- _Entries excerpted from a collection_
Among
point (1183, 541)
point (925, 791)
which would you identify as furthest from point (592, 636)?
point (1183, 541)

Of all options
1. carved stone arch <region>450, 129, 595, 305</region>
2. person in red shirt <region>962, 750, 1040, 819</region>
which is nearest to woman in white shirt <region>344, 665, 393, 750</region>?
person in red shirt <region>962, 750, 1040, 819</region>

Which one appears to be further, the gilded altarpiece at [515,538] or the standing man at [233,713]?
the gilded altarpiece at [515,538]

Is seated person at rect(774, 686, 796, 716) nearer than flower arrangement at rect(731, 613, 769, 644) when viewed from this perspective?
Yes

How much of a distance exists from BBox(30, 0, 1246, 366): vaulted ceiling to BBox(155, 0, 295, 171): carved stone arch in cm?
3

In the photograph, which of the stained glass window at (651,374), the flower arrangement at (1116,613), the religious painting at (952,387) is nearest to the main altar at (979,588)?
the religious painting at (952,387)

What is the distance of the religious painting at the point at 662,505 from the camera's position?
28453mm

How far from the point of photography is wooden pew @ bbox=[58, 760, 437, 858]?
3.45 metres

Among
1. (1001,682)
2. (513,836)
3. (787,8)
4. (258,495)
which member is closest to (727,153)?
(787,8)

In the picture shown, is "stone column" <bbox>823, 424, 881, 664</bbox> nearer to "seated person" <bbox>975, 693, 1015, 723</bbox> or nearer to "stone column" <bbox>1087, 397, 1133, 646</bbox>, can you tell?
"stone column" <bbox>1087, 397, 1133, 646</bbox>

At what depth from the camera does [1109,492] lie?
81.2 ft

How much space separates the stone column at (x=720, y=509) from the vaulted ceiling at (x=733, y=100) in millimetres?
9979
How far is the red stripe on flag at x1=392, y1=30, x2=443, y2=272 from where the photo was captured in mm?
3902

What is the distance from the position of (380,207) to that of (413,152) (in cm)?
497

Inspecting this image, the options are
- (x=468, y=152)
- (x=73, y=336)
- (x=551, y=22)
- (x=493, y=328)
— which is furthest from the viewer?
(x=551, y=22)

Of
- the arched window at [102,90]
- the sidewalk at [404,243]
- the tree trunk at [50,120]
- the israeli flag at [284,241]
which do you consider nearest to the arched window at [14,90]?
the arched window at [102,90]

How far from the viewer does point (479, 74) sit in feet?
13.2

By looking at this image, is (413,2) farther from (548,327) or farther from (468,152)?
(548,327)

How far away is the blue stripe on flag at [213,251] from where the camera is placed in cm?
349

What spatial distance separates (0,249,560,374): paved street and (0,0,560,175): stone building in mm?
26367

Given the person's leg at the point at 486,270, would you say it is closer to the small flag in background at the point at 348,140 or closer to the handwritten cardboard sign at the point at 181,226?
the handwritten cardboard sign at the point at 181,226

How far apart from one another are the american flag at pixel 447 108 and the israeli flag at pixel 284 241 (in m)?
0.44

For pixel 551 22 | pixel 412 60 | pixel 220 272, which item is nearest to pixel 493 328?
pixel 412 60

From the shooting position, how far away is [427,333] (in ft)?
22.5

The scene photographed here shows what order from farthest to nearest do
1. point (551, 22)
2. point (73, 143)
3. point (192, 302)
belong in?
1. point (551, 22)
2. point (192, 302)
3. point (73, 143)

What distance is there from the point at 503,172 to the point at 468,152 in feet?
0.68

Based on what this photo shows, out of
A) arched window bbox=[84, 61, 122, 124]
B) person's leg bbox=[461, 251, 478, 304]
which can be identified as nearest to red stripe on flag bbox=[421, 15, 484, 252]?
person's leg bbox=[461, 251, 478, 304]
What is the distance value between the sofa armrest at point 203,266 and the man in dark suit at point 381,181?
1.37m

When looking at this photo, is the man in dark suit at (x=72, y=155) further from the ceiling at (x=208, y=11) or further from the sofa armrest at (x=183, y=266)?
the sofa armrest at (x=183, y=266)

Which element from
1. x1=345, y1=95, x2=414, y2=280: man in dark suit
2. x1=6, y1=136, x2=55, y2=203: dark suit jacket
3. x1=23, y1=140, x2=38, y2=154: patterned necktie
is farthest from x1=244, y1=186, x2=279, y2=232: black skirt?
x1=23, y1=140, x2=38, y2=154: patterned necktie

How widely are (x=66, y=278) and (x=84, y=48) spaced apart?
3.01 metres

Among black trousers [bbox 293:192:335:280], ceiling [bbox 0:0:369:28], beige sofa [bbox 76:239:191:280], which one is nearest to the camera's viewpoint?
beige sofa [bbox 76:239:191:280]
==
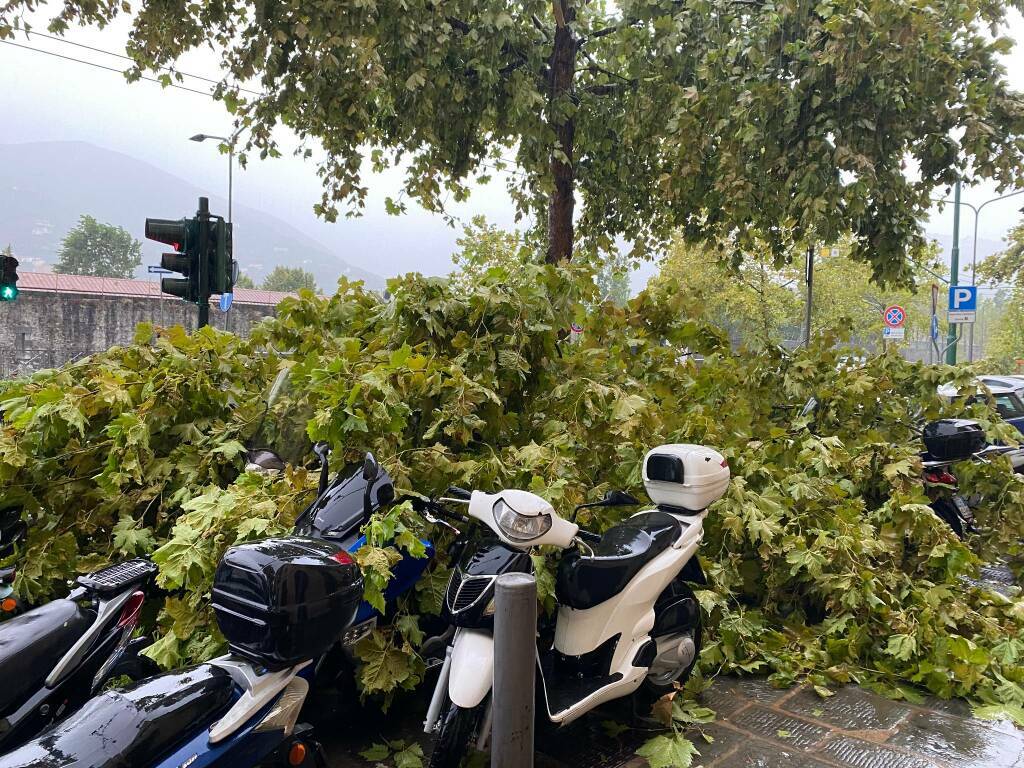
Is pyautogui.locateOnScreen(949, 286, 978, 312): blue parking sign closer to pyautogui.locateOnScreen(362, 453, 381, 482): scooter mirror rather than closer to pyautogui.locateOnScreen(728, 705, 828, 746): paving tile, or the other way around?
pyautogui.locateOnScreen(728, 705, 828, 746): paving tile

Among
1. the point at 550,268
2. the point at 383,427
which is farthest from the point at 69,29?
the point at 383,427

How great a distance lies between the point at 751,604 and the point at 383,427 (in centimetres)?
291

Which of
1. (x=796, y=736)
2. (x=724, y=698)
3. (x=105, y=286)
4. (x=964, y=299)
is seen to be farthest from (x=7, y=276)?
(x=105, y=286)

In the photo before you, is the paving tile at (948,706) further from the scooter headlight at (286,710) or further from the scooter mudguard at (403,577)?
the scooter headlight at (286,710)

- _What needs to be done_
Pick out every line in the entries above that contains the word "where", and copy each one.

- _Written response_
How far is the red stripe on flag at x1=392, y1=30, x2=443, y2=272 from where the photo was captured in mm?
How far away is the blue stripe on flag at [213,251] from where the camera is placed in cm?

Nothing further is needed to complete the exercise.